The next morning, Sarah cooked him a delicious breakfast. He said, "Sarah, my love . . . you are the most wonderful cook in the entire South." He then asked her to play the piano. "It's been so long. Play for me." She said she couldn't, that she had burned her hand cooking breakfast. "I said play," he commanded. "I can't. Not now."

    Over in the corner of the room, some tools were propped against the wall beside the door. One of them was a small hatchet. Wil rushed over to it and grabbed it. Then he hurried to Sarah's side, and he raised the hatchet above her head. "I said play," he growled. "Play for me, if you know what's good for you."

When his sons finally wrestle the axe from his hands, they tie him up and send for the sheriff. They pay him $33 to take Wil back to the asylum. "Don't hurt him, Sheriff," Sarah said.

"Don't worry, Miz Thomas," said the Sheriff.

Sarah stepped up close to Wil and put a hand on his arm. She stared into his face. "I'm sorry Wil," she said. "I hoped you'd be able to stay home with us this time --- at last."

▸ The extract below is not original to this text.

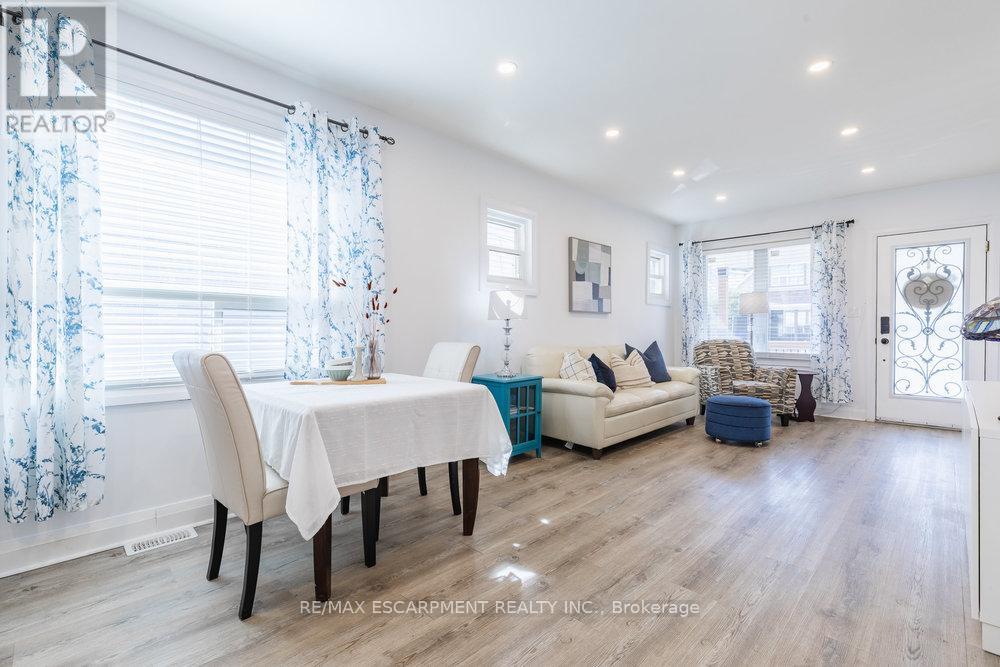 Photo 19 of 132 London Street N, Hamilton ON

Wil Usdi's story is circular, like an epic, or like the memories of one who has turned old and balmy. We find ourselves hoping that Wil will stay out, but he never has the chance to do so, and when they finally give him his freedom, he finds that his wife and mother have long since died.

Wil Usdi's fate is not unlike that of King Lear, whom he quotes,

    Blow, winds, and crack your cheeks.
    Rage, blow,
    Your cataracts and hurricanoes spout
    Til you have drench'd our steeples, drown'd the cocks . . .

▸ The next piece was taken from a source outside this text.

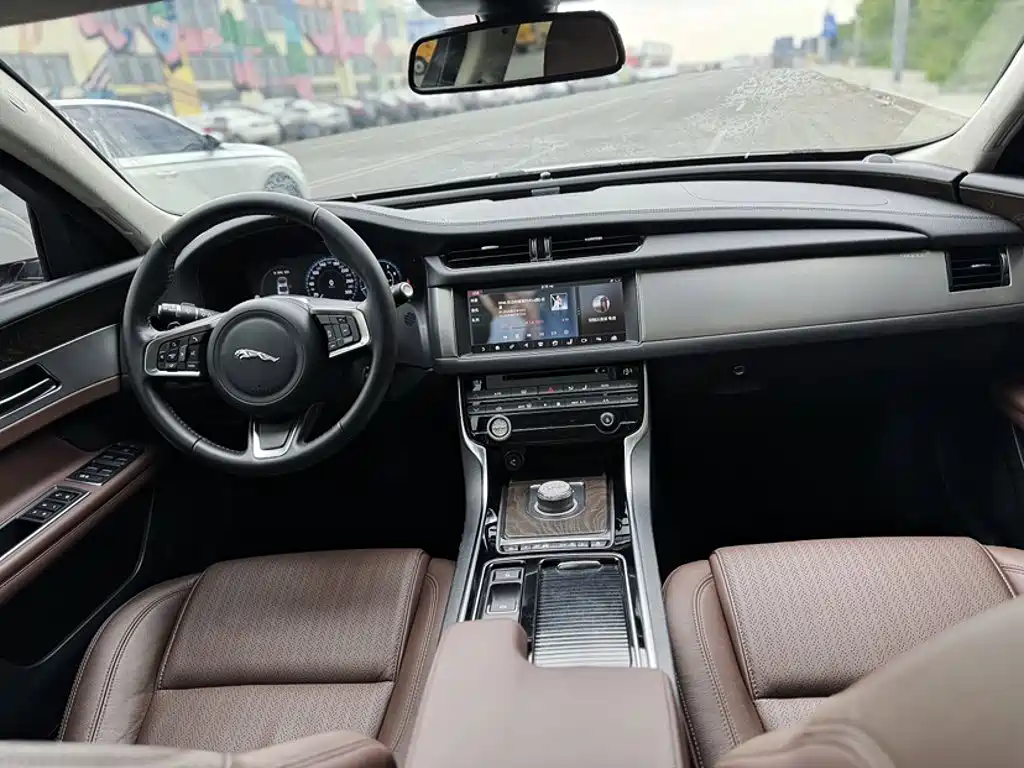 Jaguar XFL 2018 — фото 13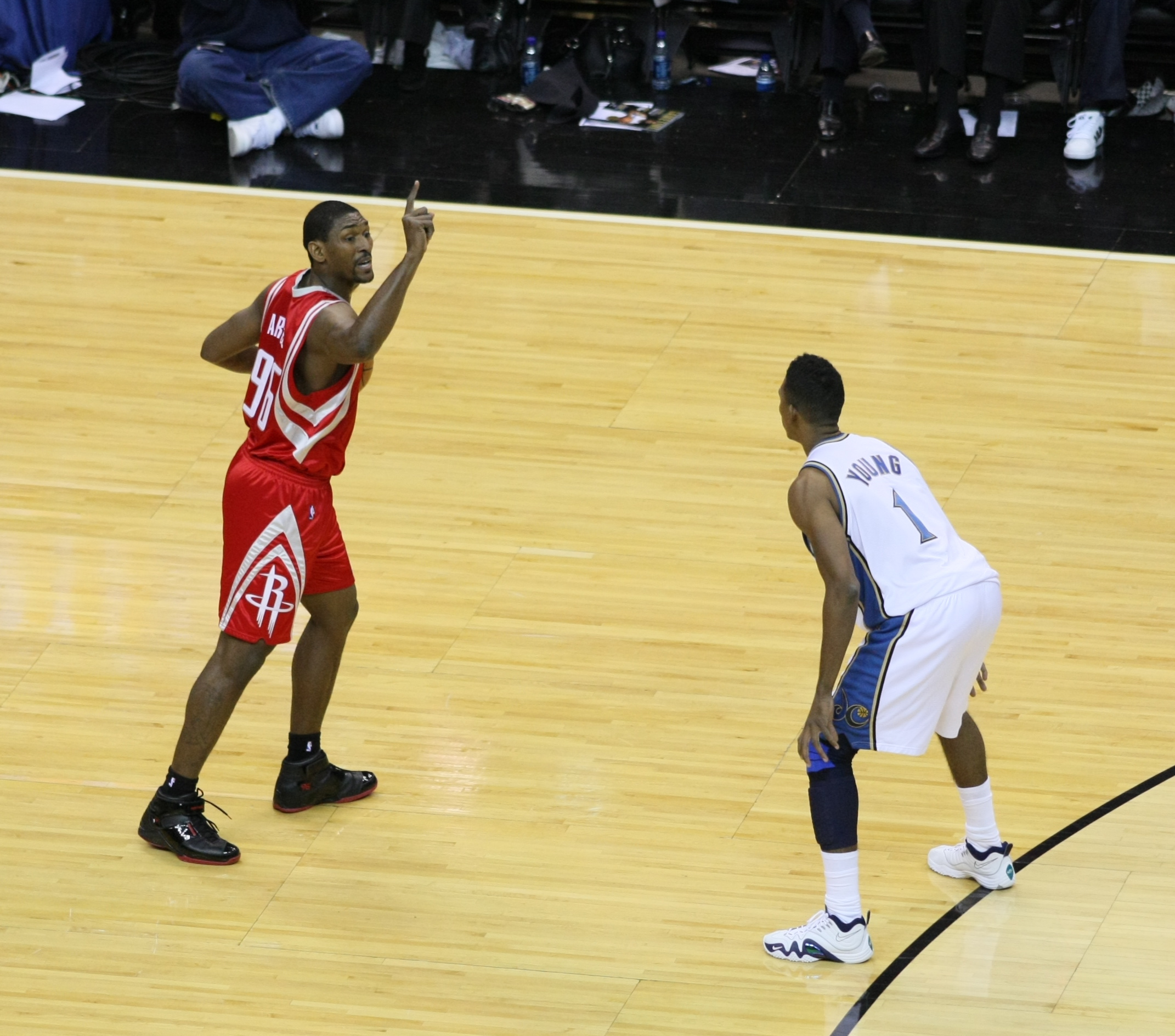 File:Ron Artest Rockets Wizards.jpg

Usdi, like Lear, is a once-powerful man laid low by his fantasy, his unwillingness to yield, the delusions that run him. For Lear and Usdi, these are deadly failings.

The author lets the reader share the anguish of knowing that despite Wil's power from before, it cannot cure him. The buzzing of the ears, the confusions, the violent reactions that, in a moment, can take on a life of their own. They will not let him be, can never save him. Even the 19th Century techniques of dealing with psychosis --- beating, starving, isolation --- are not enough to drive the devils from his soul.

By his very imagery, Conley shocks the reader into knowing this special helplessness: a captivating man at war with himself, one who wants to leave his tiny cell, leave behind the cell of his mind . . . to fly.

One day, Wil wakes from a dream, and he looks around, and "felt something something on his arms, and he looked down to see long black feathers that looked as if they grew out of his arms. He was astonished. He lifted his right arm until it stuck out straight from his side, and he saw the feathers clearly. He lifted his left arm and turned his head to the left. It was all true. Both his arms were well feathered."

    He managed to stand, and then he raised both arms even higher and brought them down again. When he did that, he felt a slight lift to his body. He flapped his arms --- or his wings --- more, harder, and at the same time, he bent his knees slightly and then shoved off as hard as he could. He was going up --- up into the sky. He flapped his wings and rose higher and higher. It was wonderful. He had never before felt the breeze this way.

"He did no even need to flap his wings anymore, just stretch them out and glide along. It was so peaceful. Why, he wondered and asked himself, had he waited so many years to do this? He could go anywhere around the world and see anything --- everything."